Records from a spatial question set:
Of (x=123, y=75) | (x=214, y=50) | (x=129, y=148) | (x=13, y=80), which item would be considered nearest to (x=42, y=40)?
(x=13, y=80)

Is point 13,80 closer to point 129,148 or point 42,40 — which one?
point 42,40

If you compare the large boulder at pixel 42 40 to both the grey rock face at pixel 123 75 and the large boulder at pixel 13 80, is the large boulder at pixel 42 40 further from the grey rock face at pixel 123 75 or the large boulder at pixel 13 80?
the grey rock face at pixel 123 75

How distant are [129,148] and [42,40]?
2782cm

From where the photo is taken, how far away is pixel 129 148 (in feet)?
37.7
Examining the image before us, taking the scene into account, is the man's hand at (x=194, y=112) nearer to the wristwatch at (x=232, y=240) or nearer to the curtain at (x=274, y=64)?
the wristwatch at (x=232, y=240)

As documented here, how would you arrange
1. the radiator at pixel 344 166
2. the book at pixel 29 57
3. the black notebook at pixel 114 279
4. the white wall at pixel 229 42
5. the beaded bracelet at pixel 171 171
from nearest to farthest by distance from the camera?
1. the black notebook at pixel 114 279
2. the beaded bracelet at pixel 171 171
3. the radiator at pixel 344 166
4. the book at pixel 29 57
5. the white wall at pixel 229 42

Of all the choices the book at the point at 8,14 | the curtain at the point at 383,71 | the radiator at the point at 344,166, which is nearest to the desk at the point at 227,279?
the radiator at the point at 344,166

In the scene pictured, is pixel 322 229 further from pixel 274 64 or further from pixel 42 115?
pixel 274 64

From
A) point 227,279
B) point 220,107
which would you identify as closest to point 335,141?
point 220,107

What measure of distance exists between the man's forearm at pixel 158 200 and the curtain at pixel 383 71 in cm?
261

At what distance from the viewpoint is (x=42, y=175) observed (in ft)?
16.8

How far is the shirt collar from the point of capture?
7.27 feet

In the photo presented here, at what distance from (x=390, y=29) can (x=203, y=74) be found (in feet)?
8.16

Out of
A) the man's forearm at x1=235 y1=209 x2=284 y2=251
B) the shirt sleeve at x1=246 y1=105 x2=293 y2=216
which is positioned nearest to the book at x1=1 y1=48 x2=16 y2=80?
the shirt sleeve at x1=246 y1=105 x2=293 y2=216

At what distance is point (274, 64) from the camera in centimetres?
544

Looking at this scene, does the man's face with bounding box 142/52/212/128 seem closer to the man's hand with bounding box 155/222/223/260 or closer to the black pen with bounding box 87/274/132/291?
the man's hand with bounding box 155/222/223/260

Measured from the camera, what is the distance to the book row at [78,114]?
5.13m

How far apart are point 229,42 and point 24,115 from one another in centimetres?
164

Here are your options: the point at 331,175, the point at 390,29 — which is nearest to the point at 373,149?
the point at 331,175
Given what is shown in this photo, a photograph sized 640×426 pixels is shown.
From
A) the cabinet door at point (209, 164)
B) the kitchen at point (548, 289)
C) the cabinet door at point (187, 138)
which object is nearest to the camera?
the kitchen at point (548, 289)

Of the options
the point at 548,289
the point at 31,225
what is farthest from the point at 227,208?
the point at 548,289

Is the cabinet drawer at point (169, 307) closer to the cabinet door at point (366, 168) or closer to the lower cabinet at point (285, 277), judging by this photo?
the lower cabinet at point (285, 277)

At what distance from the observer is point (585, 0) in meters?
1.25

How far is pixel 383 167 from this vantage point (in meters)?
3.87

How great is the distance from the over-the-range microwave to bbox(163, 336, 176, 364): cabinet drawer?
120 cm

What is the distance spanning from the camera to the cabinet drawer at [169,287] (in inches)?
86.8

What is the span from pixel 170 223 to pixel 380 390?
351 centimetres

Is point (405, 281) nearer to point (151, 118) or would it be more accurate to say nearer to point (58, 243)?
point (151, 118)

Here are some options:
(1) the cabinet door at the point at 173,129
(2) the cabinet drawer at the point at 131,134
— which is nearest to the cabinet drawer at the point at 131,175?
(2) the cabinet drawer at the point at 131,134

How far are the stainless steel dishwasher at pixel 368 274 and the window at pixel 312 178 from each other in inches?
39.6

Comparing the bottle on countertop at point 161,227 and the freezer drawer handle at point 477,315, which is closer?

Task objective —
Rewrite the entries above with every "nearest" changed to "closest" and everything else left the same.

Answer to this task —
Of (x=123, y=75) | (x=214, y=50) | (x=129, y=148) | (x=13, y=80), which item would be considered closest to (x=42, y=40)?
(x=13, y=80)

Is point 13,80 closer to point 129,148 or point 42,40 — which one?
point 42,40

If you compare the large boulder at pixel 42 40 to both the grey rock face at pixel 123 75 and the large boulder at pixel 13 80, is the large boulder at pixel 42 40 further from the grey rock face at pixel 123 75 or the large boulder at pixel 13 80?
the grey rock face at pixel 123 75

How distant are [129,148] and [42,40]?
2782cm

From where the photo is taken, how far away is pixel 129 148 (in feet)?
37.7
Examining the image before us, taking the scene into account, is the man's hand at (x=194, y=112) nearer to the wristwatch at (x=232, y=240) or nearer to the curtain at (x=274, y=64)?
the wristwatch at (x=232, y=240)

As documented here, how would you arrange
1. the radiator at pixel 344 166
2. the book at pixel 29 57
3. the black notebook at pixel 114 279
4. the white wall at pixel 229 42
5. the beaded bracelet at pixel 171 171
from closest to farthest by distance from the camera?
1. the black notebook at pixel 114 279
2. the beaded bracelet at pixel 171 171
3. the radiator at pixel 344 166
4. the book at pixel 29 57
5. the white wall at pixel 229 42

Of all the choices the book at the point at 8,14 | the curtain at the point at 383,71 | the radiator at the point at 344,166, which is closest to the desk at the point at 227,279?
the radiator at the point at 344,166

In the scene pictured, is pixel 322 229 further from pixel 274 64 or further from pixel 42 115?
pixel 274 64

From
A) point 227,279
B) point 220,107
which would you identify as closest to point 335,141?
point 220,107

What measure of distance exists between the man's forearm at pixel 158 200 and the curtain at pixel 383 71 in cm?
261

At what distance from the viewpoint is (x=42, y=175) observed (in ft)?
16.8

How far is the shirt collar from the point of capture?
7.27 feet

In the photo presented here, at what distance from (x=390, y=29) can (x=203, y=74) be found (in feet)?
8.16

Out of
A) the man's forearm at x1=235 y1=209 x2=284 y2=251
B) the shirt sleeve at x1=246 y1=105 x2=293 y2=216
which is positioned closest to the book at x1=1 y1=48 x2=16 y2=80?
the shirt sleeve at x1=246 y1=105 x2=293 y2=216

At what distance is point (274, 64) from the camera in centimetres?
544

Looking at this scene, does the man's face with bounding box 142/52/212/128 seem closer to the man's hand with bounding box 155/222/223/260 or closer to the black pen with bounding box 87/274/132/291?
the man's hand with bounding box 155/222/223/260

Measured from the camera, what is the distance to the book row at [78,114]?
5.13m

How far apart are point 229,42 and point 24,115 from one another in centimetres?
164

Here are your options: the point at 331,175, the point at 390,29 — which is closest to the point at 373,149?
the point at 331,175
Given what is shown in this photo, a photograph sized 640×426 pixels is shown.
From
A) the cabinet door at point (209, 164)
B) the kitchen at point (548, 289)
C) the cabinet door at point (187, 138)
which object is closest to the camera?
the kitchen at point (548, 289)

Of the options
the point at 548,289
the point at 31,225
what is farthest from the point at 227,208?
the point at 548,289

Is the cabinet drawer at point (169, 307) closer to the cabinet door at point (366, 168) or closer to the lower cabinet at point (285, 277), judging by this photo?
the lower cabinet at point (285, 277)

At what distance from the observer is point (585, 0) in meters?
1.25

How far is pixel 383 167 from this vantage point (in meters)?
3.87

How great is the distance from the over-the-range microwave to bbox(163, 336, 176, 364): cabinet drawer?
120 cm

What is the distance spanning from the camera to the cabinet drawer at [169,287] (in inches)?
86.8

What is the span from pixel 170 223 to pixel 380 390?
351 centimetres

Is point (405, 281) nearer to point (151, 118) or would it be more accurate to say nearer to point (58, 243)?
point (151, 118)

Here are some options:
(1) the cabinet door at the point at 173,129
(2) the cabinet drawer at the point at 131,134
— which is closest to the cabinet drawer at the point at 131,175?
(2) the cabinet drawer at the point at 131,134

How far are the stainless steel dishwasher at pixel 368 274 and the window at pixel 312 178 from each other in inches?
39.6

Comparing the bottle on countertop at point 161,227 and the freezer drawer handle at point 477,315, which is closer?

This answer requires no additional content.